The US Federal Reserve looked set to take centre stage over the course of the day.
Jerome Powell, who chairs the Federal Reserve, will appear before the US Congress.
It will also be a bumper day for other members of the Federal Open Market Committee.
A range of members of that committee will speak across the day on Monday, including regional Fed leaders such as Charles Evans and Mary Daly.
The Fed has been under very close scrutiny in recent weeks after it announced that it would focus its efforts on meeting inflation targets and attempting to boost the American labour market.
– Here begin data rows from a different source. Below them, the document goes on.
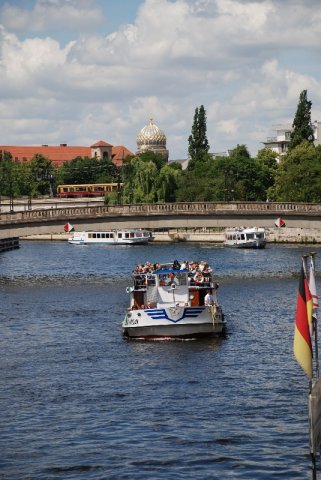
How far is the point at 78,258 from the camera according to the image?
13675cm

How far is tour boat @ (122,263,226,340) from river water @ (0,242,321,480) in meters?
0.87

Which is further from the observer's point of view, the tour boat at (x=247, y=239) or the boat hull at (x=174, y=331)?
the tour boat at (x=247, y=239)

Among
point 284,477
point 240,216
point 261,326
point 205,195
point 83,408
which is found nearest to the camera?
point 284,477

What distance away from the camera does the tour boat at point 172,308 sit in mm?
63719

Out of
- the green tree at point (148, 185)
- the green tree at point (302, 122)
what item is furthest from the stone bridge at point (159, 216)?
the green tree at point (148, 185)

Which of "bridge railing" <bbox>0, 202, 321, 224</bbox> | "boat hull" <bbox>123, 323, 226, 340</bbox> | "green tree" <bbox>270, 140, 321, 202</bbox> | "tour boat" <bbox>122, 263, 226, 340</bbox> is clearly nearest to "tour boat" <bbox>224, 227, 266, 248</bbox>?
"green tree" <bbox>270, 140, 321, 202</bbox>

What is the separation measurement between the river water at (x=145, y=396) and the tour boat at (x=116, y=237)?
82811 millimetres

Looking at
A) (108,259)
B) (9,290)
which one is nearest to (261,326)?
(9,290)

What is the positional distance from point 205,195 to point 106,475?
144199mm

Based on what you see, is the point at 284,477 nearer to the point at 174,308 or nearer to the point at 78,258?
the point at 174,308

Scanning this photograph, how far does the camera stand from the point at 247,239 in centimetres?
14862

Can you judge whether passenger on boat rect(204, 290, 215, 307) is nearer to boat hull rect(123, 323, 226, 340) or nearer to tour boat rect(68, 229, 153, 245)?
boat hull rect(123, 323, 226, 340)

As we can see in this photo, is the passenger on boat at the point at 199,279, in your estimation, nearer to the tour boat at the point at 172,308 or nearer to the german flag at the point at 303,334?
the tour boat at the point at 172,308

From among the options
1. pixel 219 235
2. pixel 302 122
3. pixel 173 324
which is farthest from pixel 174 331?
pixel 302 122
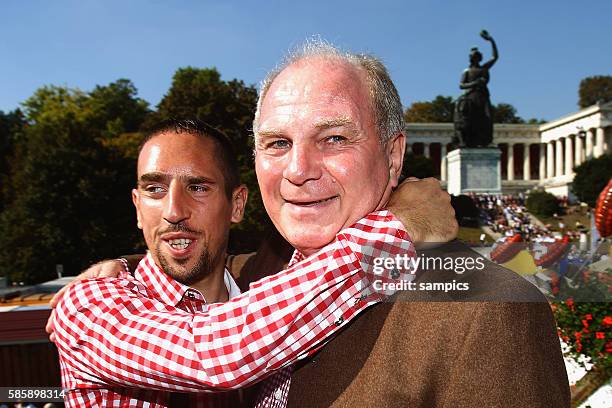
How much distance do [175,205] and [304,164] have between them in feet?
2.42

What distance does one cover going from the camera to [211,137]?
259 cm

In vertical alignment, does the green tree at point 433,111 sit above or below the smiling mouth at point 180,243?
above

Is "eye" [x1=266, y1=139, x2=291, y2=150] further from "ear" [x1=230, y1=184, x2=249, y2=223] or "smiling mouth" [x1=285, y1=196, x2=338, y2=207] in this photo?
"ear" [x1=230, y1=184, x2=249, y2=223]

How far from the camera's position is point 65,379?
218cm

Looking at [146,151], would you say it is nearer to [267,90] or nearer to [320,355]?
[267,90]

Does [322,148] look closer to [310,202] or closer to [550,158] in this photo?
[310,202]

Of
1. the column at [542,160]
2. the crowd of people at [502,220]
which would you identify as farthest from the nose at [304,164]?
the column at [542,160]

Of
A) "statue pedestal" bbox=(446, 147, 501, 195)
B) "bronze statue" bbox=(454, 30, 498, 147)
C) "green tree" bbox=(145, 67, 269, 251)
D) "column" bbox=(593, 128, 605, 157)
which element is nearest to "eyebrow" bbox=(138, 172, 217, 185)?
"green tree" bbox=(145, 67, 269, 251)

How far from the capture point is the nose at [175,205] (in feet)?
7.93

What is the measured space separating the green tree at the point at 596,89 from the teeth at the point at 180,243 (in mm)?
88766

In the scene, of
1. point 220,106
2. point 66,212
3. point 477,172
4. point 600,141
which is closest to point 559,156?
point 600,141

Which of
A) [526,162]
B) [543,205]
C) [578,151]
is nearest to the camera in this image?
[543,205]

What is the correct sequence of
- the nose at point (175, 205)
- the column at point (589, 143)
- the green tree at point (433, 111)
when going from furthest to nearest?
the green tree at point (433, 111)
the column at point (589, 143)
the nose at point (175, 205)

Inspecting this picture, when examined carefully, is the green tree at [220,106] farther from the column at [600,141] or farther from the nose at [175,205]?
the column at [600,141]
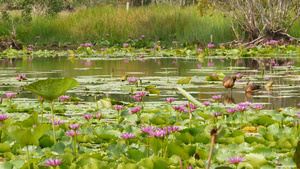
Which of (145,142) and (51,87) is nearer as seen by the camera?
(51,87)

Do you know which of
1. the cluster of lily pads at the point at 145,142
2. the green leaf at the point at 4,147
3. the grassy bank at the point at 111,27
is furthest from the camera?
the grassy bank at the point at 111,27

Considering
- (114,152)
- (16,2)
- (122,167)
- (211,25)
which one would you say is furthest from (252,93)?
(16,2)

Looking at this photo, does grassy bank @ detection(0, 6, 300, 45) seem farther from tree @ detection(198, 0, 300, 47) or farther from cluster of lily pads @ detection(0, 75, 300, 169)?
cluster of lily pads @ detection(0, 75, 300, 169)

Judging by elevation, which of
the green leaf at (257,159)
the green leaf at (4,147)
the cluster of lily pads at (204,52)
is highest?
the green leaf at (257,159)

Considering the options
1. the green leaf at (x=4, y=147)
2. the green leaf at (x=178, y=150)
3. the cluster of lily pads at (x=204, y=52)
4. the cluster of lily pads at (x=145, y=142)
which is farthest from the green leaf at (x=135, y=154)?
the cluster of lily pads at (x=204, y=52)

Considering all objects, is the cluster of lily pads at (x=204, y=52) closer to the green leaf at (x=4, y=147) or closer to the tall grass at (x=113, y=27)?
the tall grass at (x=113, y=27)

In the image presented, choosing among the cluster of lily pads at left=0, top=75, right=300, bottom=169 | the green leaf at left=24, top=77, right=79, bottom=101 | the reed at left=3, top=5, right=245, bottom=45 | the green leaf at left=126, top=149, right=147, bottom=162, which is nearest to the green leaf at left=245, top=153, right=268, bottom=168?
the cluster of lily pads at left=0, top=75, right=300, bottom=169

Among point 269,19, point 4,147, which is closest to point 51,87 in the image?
point 4,147

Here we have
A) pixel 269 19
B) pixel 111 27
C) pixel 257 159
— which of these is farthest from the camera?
pixel 111 27

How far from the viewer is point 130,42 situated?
14055 millimetres

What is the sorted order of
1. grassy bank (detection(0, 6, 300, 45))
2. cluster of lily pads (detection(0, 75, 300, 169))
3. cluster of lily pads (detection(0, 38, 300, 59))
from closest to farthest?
cluster of lily pads (detection(0, 75, 300, 169)) < cluster of lily pads (detection(0, 38, 300, 59)) < grassy bank (detection(0, 6, 300, 45))

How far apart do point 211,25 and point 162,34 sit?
1816 mm

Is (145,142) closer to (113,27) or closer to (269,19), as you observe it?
(269,19)

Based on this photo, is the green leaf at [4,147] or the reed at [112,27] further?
the reed at [112,27]
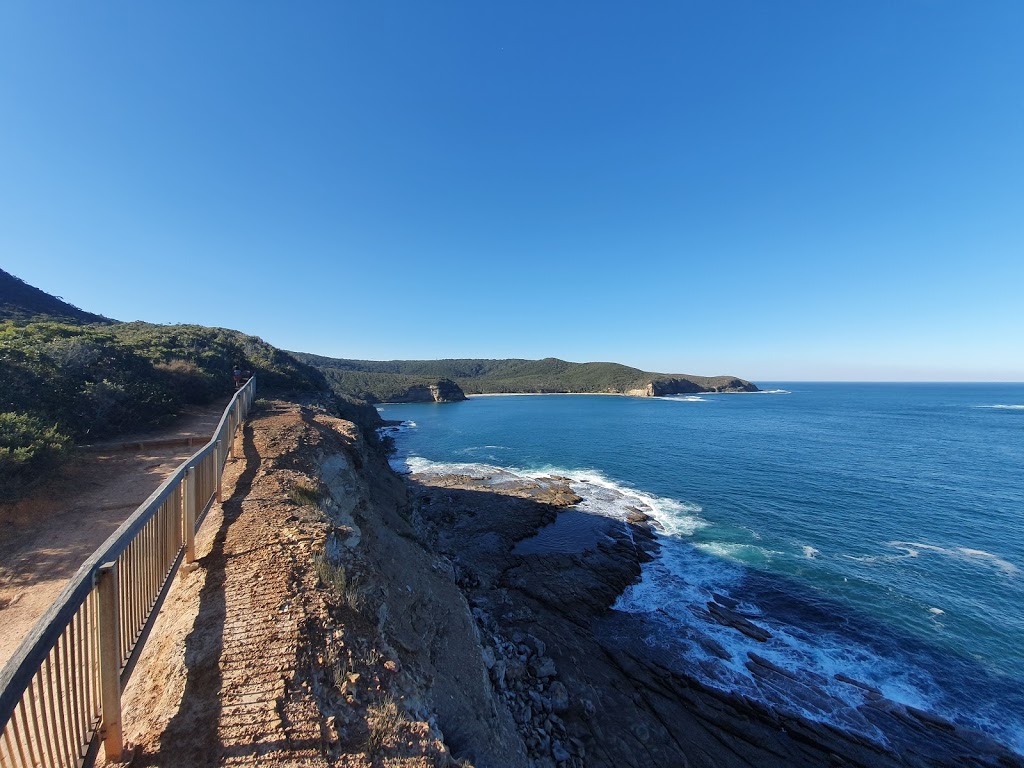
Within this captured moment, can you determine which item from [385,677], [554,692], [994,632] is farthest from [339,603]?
[994,632]

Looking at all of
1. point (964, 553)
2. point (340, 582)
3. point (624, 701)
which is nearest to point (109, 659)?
point (340, 582)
Most forex market watchers now believe that the US is in for period of continued super-low interest rates – a move being echoed by central banks across the globe in the wake of the coronavirus pandemic.
The fact that this is happening in the US, however, is of special concern to many traders.
The dollar is seen as the world’s reserve currency, and a low-inflation policy could have a serious knock-on impact on its performance in many of its major pairs.
Elsewhere around the world, traders at OctaFX and elsewhere saw the Japanese yen up – but, as with the dollar, only by a very slight amount.
It was seen to rise by 0.07% at one stage, reaching just over 104 to the dollar.
Overall, though, the long-term outlook for the safe-haven yen is good.
It has reached some significant price peaks in recent weeks and continues to ride high.
This has happened in part because of international political factors.
Market watchers are continuing to express reservations about the potential performance of the greenback in the context of the upcoming US election.
The death of liberal Supreme Court Justice Ruth Bader Ginsburg fuelled fears that President Donald Trump and Congressional Republicans may force through a replacement prior to the election.
If the election’s result was disputed and dollar-threatening political paralysis occurred, the identity of the new judge could prove crucial.